__What the task requires__: An exact transcription of the entries is required, with no images included.

__Data supplied__:
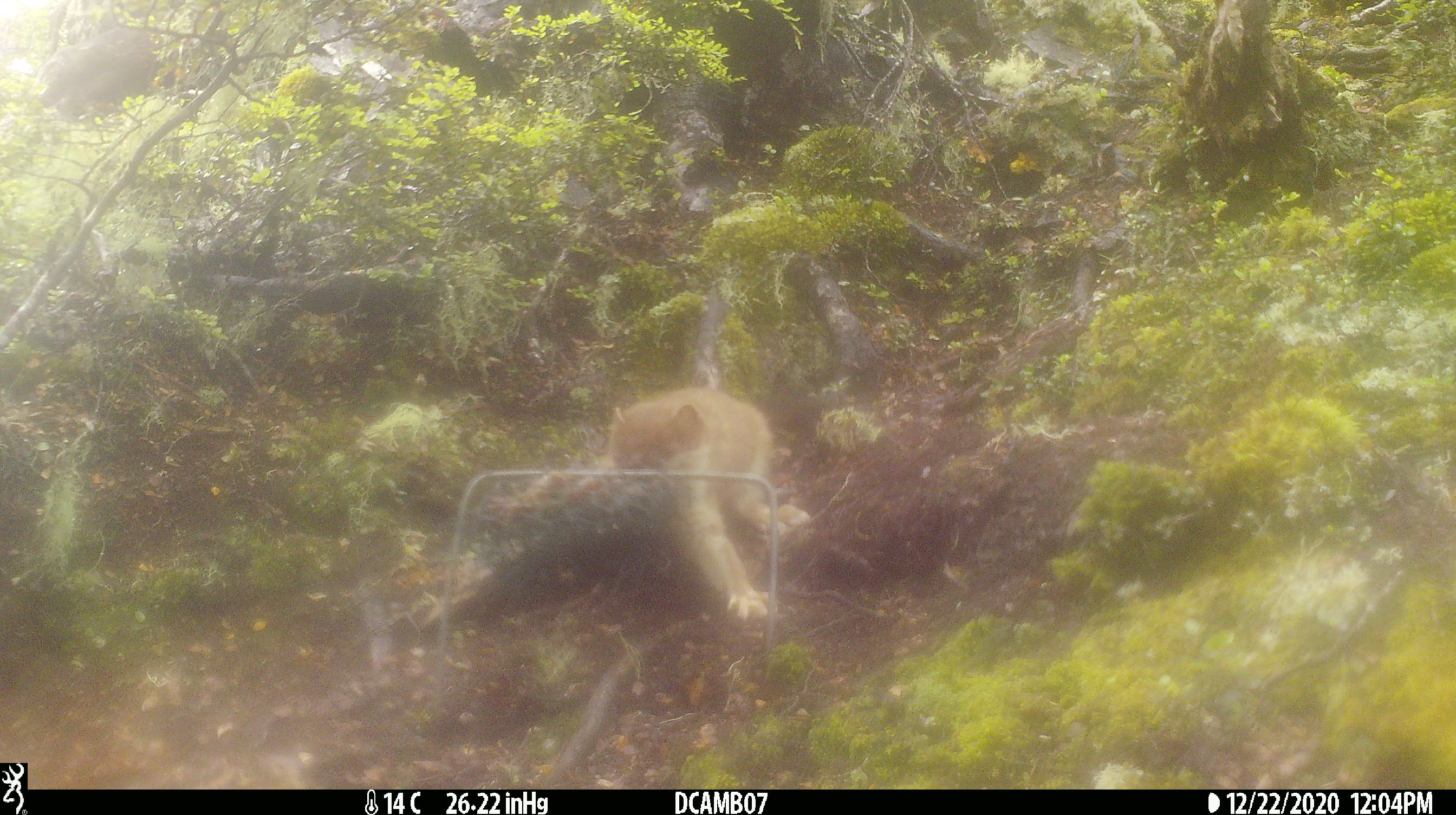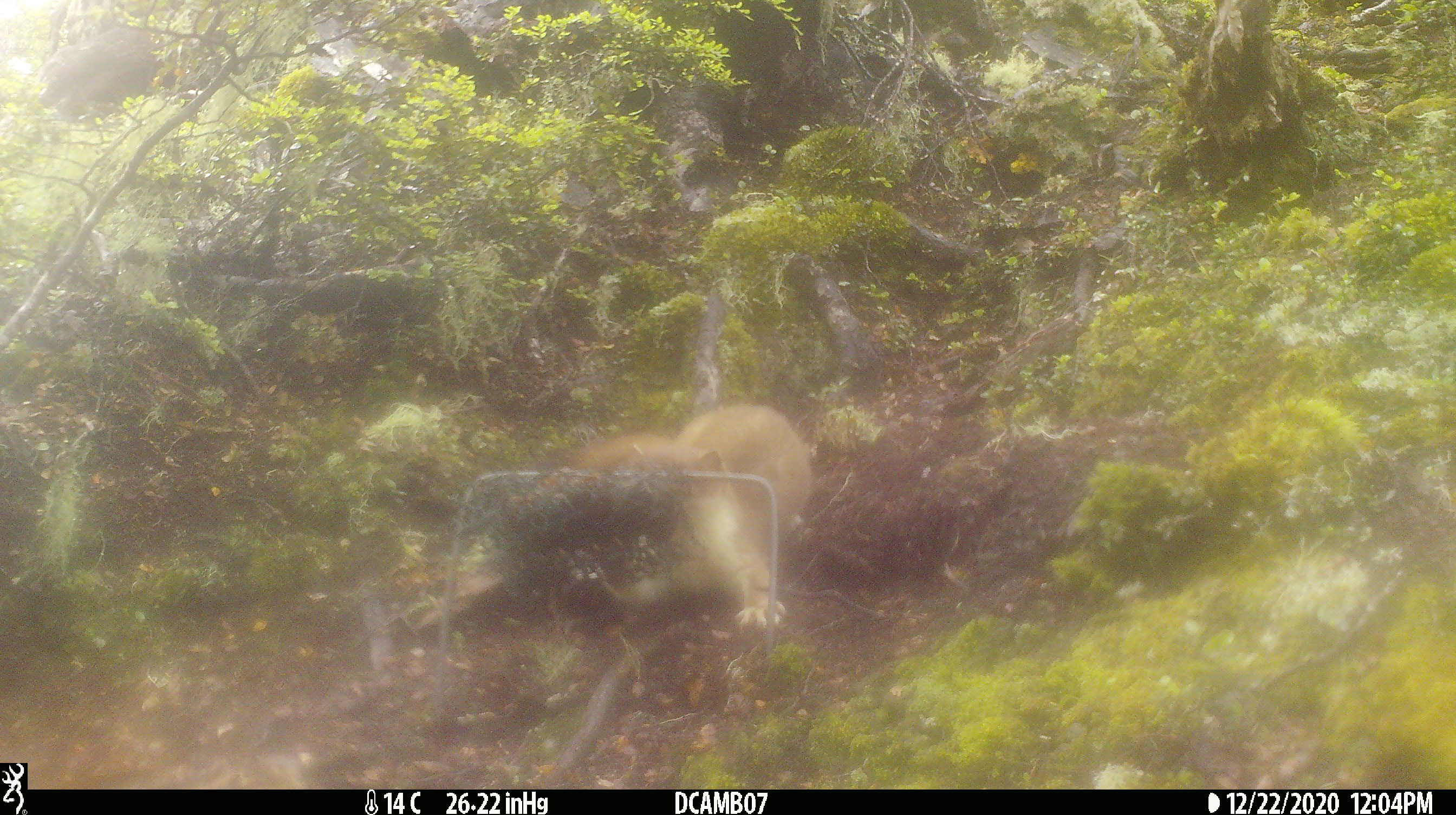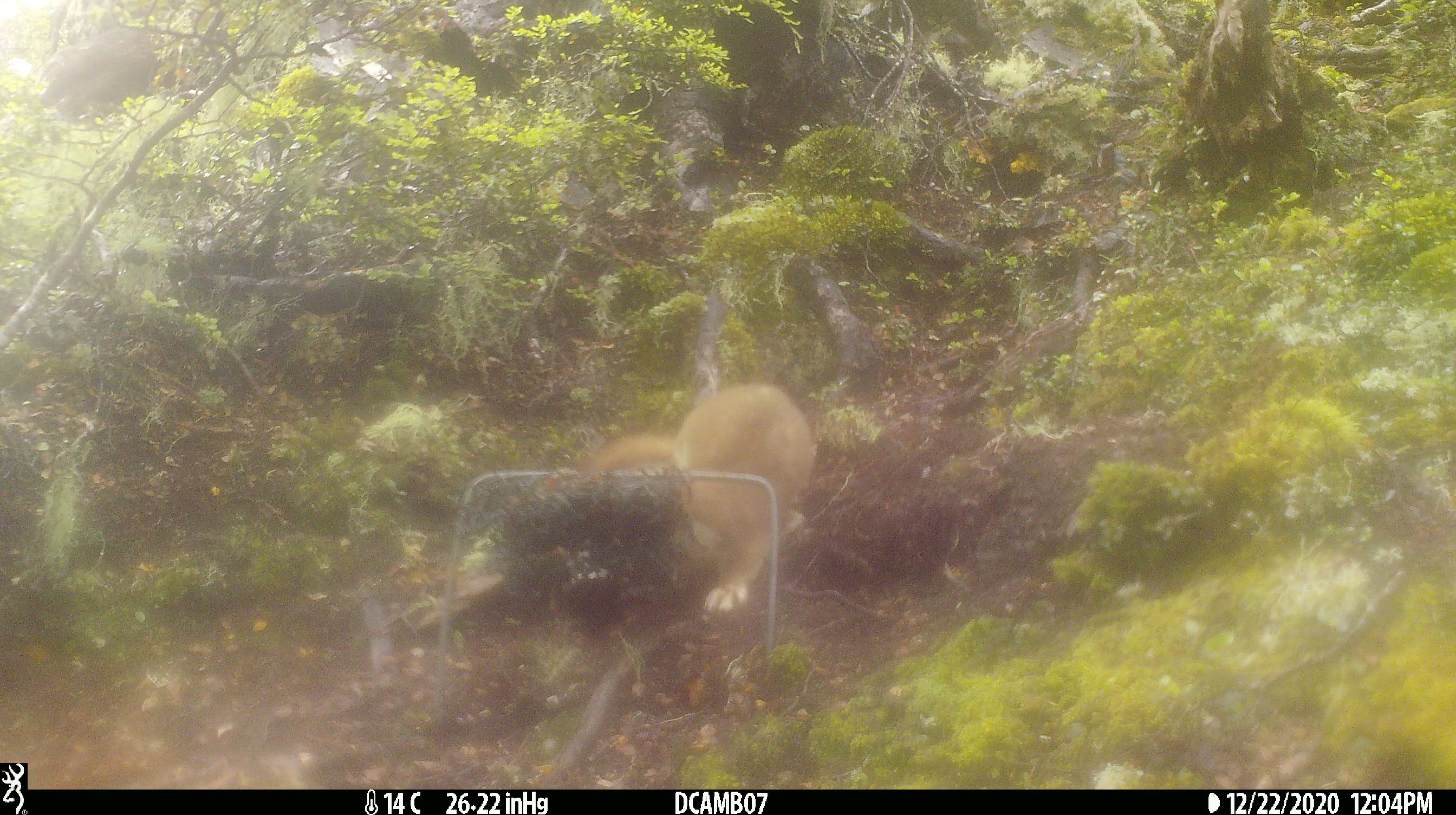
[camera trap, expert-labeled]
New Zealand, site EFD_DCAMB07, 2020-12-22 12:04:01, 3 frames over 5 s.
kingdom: Animalia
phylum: Chordata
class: Mammalia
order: Carnivora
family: Mustelidae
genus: Mustela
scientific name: Mustela erminea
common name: stoat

__Exercise answer__:
[camera trap, expert-labeled]
New Zealand, site EFD_DCAMB07, 2020-12-22 12:04:01, 3 frames over 5 s.
kingdom: Animalia
phylum: Chordata
class: Mammalia
order: Carnivora
family: Mustelidae
genus: Mustela
scientific name: Mustela erminea
common name: stoat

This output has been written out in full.